SOURCE:

Based on a Roundtable
Co-hosted by the Habitat Advisory Board of the Great Lakes Fishery Commission
the Great Lakes Water Quality Board of the International Joint Commission
SYNTHESIS OF ROUNDTABLE DISCUSSION AND KEY FINDINGS
Known Water Quality Impacts of Great Lakes Basin Aquaculture
Aquaculture operations will have some impact on the natural environment or an "ecological footprint." For this report, ecological footprint means the extent and severity of ecological impact caused by aquaculture operations. This concept of ecological footprint has been developed by Wackernagel and Rees (1996) to address carrying capacity (i.e., the corresponding area of productive land and aquatic ecosystems required to produce the resources used, and to assimilate the wastes produced by, a defined population at a specified material standard of living).
Major water quality problems due to aquaculture can and have included:
Roundtable participants noted that an aquaculture operation can become a problem when operators attempt to grow more fish than a given area and water volume can sustain (i.e., exceed the carrying capacity). In addition, there is degradation and loss of habitat.
Aquaculture operations in Minnesota, Ontario, and Michigan have resulted in water quality impacts (Table 1). In Minnesota (i.e., mine pit lakes), the water quality improved following cessation of aquaculture operations (Appendix 10). In Michigan (i.e., Big Platte Lake), water quality conditions have improved after making improvements in hatchery operations and reducing phosphorus loadings (Appendix 7). However, recovery has not yet been documented in LaCloche/North Channel, Ontario (Appendix 9). It was noted by industry participants that several operations in Georgian Bay have been well managed and have not resulted in any substantial water quality problems (Appendix 12). Participants noted that many water quality impacts can be prevented through better assessment, siting, prediction of carrying capacity, and management of aquaculture operations for example.
Table 1. Water quality problems attributed to selected aquaculture operations in Minnesota, Ontario, and Michigan.
|Characteristic or Concern||Minnesota||LaCloche/North Channel (Ontario)||Big Platte Lake/River (Michigan)|
|Type of operation||Caged aquaculture||Caged aquaculture||Hatchery|
|Location||Inland mine pit lakes||North Channel and Georgian Bay on Lake Huron||Tributary to northeastern Lake Michigan|
|Species reared||Chinook salmon and rainbow trout||Rainbow trout||Coho and chinook salmon|
|Known water quality impacts||Exceedance of the NPDES* permit limit for phosphorus (33 µg/L); approximately an order of magnitude increase in water column phosphorus, nitrogen, and chlorophyll levels; increased attached algal growth||Exceedance of Provincial water quality objectives for phosphorus and dissolved oxygen; reduced water transparency; presence of algal blooms; dissolved oxygen depletion over 250 ha||Increased phosphorus loadings; elevated primary productivity; decreased water transparency; anecdotal reports of reductions in crayfish populations, emergent aquatic vegetation, and mayfly hatches|
* National Pollutant Discharge Elimination System
Potential Long-term Impacts of Great Lakes Aquaculture
Based on a review of environmental effects of aquaculture in the U.S. by the Environmental Defense Fund, Goldburg and Triplett (1997) concluded that "when compared to the largest sources of nutrient pollution, such as municipal sewage systems, U.S. aquaculture operations have a relatively small impact on water quality." In 1998, there was an estimated production of 3,000 tonnes of rainbow trout in Georgian Bay (Lake Huron) which would have contributed an estimated 15 tonnes of phosphorus to Lake Huron that year (Appendix 9). This phosphorus loading would represent about 0.3% of the total phosphorus loading target to Lake Huron (4,360 tonnes). No lakewide effect would be expected, however, localized water quality impacts are possible.

WRITTEN INSTRUCTION 1:
According to the aquaculture report, how much phosphorus would the estimated 1998 rainbow trout production in Georgian Bay have contributed to Lake Huron?

EXTRACTED INFORMATION:

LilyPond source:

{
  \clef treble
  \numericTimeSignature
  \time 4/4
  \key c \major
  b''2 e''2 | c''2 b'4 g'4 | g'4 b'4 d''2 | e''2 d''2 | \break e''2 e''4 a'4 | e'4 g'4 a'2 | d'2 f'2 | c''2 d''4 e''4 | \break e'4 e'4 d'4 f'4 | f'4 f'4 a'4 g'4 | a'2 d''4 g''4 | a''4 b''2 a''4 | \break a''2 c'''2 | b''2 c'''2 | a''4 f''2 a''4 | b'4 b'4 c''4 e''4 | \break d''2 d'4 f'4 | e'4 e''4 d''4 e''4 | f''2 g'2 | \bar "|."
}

WRITTEN INSTRUCTION 2:
What are the LilyPond entries above after you swap "treble" for "bass" and leave everything else unchanged?

WRITTEN RESPONSE 1:
An estimated 15 tonnes.

WRITTEN RESPONSE 2:
LilyPond source:

{
  \clef bass
  \numericTimeSignature
  \time 4/4
  \key c \major
  b''2 e''2 | c''2 b'4 g'4 | g'4 b'4 d''2 | e''2 d''2 | \break e''2 e''4 a'4 | e'4 g'4 a'2 | d'2 f'2 | c''2 d''4 e''4 | \break e'4 e'4 d'4 f'4 | f'4 f'4 a'4 g'4 | a'2 d''4 g''4 | a''4 b''2 a''4 | \break a''2 c'''2 | b''2 c'''2 | a''4 f''2 a''4 | b'4 b'4 c''4 e''4 | \break d''2 d'4 f'4 | e'4 e''4 d''4 e''4 | f''2 g'2 | \bar "|."
}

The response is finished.